**What the task requires**
Present the data once more in exactly its original form.

**Extracted data**
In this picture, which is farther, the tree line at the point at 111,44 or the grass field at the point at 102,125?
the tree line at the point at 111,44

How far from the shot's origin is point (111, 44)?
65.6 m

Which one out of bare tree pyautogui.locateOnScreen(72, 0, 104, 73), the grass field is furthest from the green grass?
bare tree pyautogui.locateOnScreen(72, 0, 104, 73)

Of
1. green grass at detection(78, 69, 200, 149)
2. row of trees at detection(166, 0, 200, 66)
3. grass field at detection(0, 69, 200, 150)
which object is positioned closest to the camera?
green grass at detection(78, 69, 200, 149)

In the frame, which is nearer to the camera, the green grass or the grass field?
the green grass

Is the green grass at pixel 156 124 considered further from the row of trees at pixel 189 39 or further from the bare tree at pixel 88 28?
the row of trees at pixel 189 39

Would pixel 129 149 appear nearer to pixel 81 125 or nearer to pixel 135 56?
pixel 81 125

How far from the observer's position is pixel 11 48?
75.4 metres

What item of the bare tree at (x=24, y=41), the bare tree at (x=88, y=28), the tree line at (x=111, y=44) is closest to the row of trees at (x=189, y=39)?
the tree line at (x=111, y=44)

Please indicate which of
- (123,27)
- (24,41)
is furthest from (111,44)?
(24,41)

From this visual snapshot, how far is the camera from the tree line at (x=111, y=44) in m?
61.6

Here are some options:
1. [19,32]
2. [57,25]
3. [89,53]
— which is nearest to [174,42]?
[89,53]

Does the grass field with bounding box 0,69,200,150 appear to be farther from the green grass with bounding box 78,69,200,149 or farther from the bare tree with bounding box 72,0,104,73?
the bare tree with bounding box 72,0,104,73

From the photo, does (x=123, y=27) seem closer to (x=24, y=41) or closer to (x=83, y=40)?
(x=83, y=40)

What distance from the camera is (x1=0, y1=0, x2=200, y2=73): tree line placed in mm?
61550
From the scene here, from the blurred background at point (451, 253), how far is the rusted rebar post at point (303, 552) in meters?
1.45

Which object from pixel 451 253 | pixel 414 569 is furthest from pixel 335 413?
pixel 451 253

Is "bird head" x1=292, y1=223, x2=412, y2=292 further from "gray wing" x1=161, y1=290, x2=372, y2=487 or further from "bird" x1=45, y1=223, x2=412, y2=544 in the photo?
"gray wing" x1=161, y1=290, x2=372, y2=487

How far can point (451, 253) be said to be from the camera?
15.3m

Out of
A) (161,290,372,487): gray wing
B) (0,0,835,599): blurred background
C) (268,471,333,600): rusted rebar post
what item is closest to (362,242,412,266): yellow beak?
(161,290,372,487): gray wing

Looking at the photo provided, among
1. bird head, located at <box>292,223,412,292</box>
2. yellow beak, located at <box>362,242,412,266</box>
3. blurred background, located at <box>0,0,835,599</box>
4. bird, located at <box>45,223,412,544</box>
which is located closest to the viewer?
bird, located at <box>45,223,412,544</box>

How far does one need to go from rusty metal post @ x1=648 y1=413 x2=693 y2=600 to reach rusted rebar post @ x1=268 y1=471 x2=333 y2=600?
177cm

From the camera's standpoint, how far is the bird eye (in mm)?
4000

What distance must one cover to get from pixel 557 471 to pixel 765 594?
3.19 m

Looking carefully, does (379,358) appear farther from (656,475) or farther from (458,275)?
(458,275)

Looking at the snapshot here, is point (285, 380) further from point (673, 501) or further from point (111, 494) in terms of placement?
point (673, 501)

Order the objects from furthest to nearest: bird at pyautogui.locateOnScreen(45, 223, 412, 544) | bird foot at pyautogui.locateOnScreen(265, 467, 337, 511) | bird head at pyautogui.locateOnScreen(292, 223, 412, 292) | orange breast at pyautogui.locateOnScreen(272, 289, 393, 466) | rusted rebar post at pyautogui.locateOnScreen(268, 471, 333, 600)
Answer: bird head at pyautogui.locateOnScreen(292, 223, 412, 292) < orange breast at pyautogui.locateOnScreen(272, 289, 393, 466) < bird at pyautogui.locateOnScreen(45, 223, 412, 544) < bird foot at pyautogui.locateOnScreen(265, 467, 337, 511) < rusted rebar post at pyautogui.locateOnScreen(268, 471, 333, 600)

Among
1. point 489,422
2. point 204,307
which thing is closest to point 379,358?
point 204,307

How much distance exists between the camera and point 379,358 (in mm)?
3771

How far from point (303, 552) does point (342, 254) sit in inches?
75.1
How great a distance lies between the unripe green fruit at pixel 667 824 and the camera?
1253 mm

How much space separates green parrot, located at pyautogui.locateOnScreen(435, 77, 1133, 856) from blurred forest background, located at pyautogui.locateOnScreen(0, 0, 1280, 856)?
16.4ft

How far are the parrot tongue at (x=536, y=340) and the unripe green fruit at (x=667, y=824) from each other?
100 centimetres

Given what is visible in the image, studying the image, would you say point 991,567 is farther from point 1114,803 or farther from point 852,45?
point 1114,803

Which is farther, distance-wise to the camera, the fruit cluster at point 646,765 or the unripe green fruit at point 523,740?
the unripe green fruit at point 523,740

**Response to the exercise**
In this picture, which is farther, the tree line at the point at 111,44 or the grass field at the point at 102,125?
the tree line at the point at 111,44

How far from the shot's origin is point (111, 44)?
65.6 m

Which one out of bare tree pyautogui.locateOnScreen(72, 0, 104, 73), the grass field is furthest from the green grass?
bare tree pyautogui.locateOnScreen(72, 0, 104, 73)

Of
1. green grass at detection(78, 69, 200, 149)
2. row of trees at detection(166, 0, 200, 66)
3. grass field at detection(0, 69, 200, 150)
which object is positioned closest to the camera?
green grass at detection(78, 69, 200, 149)

In the frame, which is nearer to the camera, the green grass or the grass field?
the green grass

Is the green grass at pixel 156 124 considered further from the row of trees at pixel 189 39 or further from the bare tree at pixel 88 28?
the row of trees at pixel 189 39

Would pixel 129 149 appear nearer to pixel 81 125 or nearer to pixel 135 56?
pixel 81 125

How far from the observer's position is pixel 11 48?
75.4 metres

What item of the bare tree at (x=24, y=41), the bare tree at (x=88, y=28), the tree line at (x=111, y=44) is closest to the row of trees at (x=189, y=39)?
the tree line at (x=111, y=44)

Please indicate which of
- (123,27)
- (24,41)
is furthest from (111,44)?
(24,41)

From this visual snapshot, how far is the camera from the tree line at (x=111, y=44) in m?
61.6

Here are some options:
1. [19,32]
2. [57,25]
3. [89,53]
— which is nearest to [174,42]?
[89,53]

Does the grass field with bounding box 0,69,200,150 appear to be farther from the green grass with bounding box 78,69,200,149 or farther from the bare tree with bounding box 72,0,104,73?
the bare tree with bounding box 72,0,104,73

From the photo, does (x=123, y=27) seem closer to (x=24, y=41) or closer to (x=83, y=40)?
(x=83, y=40)

What distance from the camera is (x1=0, y1=0, x2=200, y2=73): tree line placed in mm?
61550
From the scene here, from the blurred background at point (451, 253), how far is the rusted rebar post at point (303, 552) in meters?
1.45

Which object from pixel 451 253 | pixel 414 569 is furthest from pixel 335 413?
pixel 451 253

Is "bird head" x1=292, y1=223, x2=412, y2=292 further from "gray wing" x1=161, y1=290, x2=372, y2=487 or further from "bird" x1=45, y1=223, x2=412, y2=544 in the photo?
"gray wing" x1=161, y1=290, x2=372, y2=487

How far can point (451, 253) be said to be from the camera?
15.3m

Out of
A) (161,290,372,487): gray wing
B) (0,0,835,599): blurred background
C) (268,471,333,600): rusted rebar post
what item is closest to (362,242,412,266): yellow beak?
(161,290,372,487): gray wing

Looking at the photo provided, among
1. bird head, located at <box>292,223,412,292</box>
2. yellow beak, located at <box>362,242,412,266</box>
3. blurred background, located at <box>0,0,835,599</box>
4. bird, located at <box>45,223,412,544</box>
which is located closest to the viewer?
bird, located at <box>45,223,412,544</box>

How far does one need to go from rusty metal post @ x1=648 y1=413 x2=693 y2=600 to reach rusted rebar post @ x1=268 y1=471 x2=333 y2=600?
177cm

From the camera's standpoint, how far is the bird eye (in mm)?
4000

What distance must one cover to get from pixel 557 471 to pixel 765 594?
3.19 m

Looking carefully, does (379,358) appear farther from (656,475) or farther from (458,275)?
(458,275)

Looking at the snapshot here, is point (285, 380) further from point (673, 501) or further from point (111, 494) in terms of placement?
point (673, 501)

Order the objects from furthest to nearest: bird at pyautogui.locateOnScreen(45, 223, 412, 544) | bird foot at pyautogui.locateOnScreen(265, 467, 337, 511) | bird head at pyautogui.locateOnScreen(292, 223, 412, 292) | orange breast at pyautogui.locateOnScreen(272, 289, 393, 466) | rusted rebar post at pyautogui.locateOnScreen(268, 471, 333, 600)
Answer: bird head at pyautogui.locateOnScreen(292, 223, 412, 292) < orange breast at pyautogui.locateOnScreen(272, 289, 393, 466) < bird at pyautogui.locateOnScreen(45, 223, 412, 544) < bird foot at pyautogui.locateOnScreen(265, 467, 337, 511) < rusted rebar post at pyautogui.locateOnScreen(268, 471, 333, 600)

Among
1. point 489,422
2. point 204,307
which thing is closest to point 379,358?
point 204,307

How much distance exists between the camera and point 379,358 (in mm)?
3771

How far from point (303, 552) does point (342, 254) sit in inches?
75.1
How great a distance lies between the unripe green fruit at pixel 667 824 and the camera?
1253 mm

How much space separates green parrot, located at pyautogui.locateOnScreen(435, 77, 1133, 856) from blurred forest background, located at pyautogui.locateOnScreen(0, 0, 1280, 856)?
16.4ft

How far are the parrot tongue at (x=536, y=340) and the unripe green fruit at (x=667, y=824) from each other?
100 centimetres

Given what is visible in the image, studying the image, would you say point 991,567 is farther from point 1114,803 or farther from point 852,45?
point 1114,803

Which is farther, distance-wise to the camera, the fruit cluster at point 646,765 or the unripe green fruit at point 523,740?
the unripe green fruit at point 523,740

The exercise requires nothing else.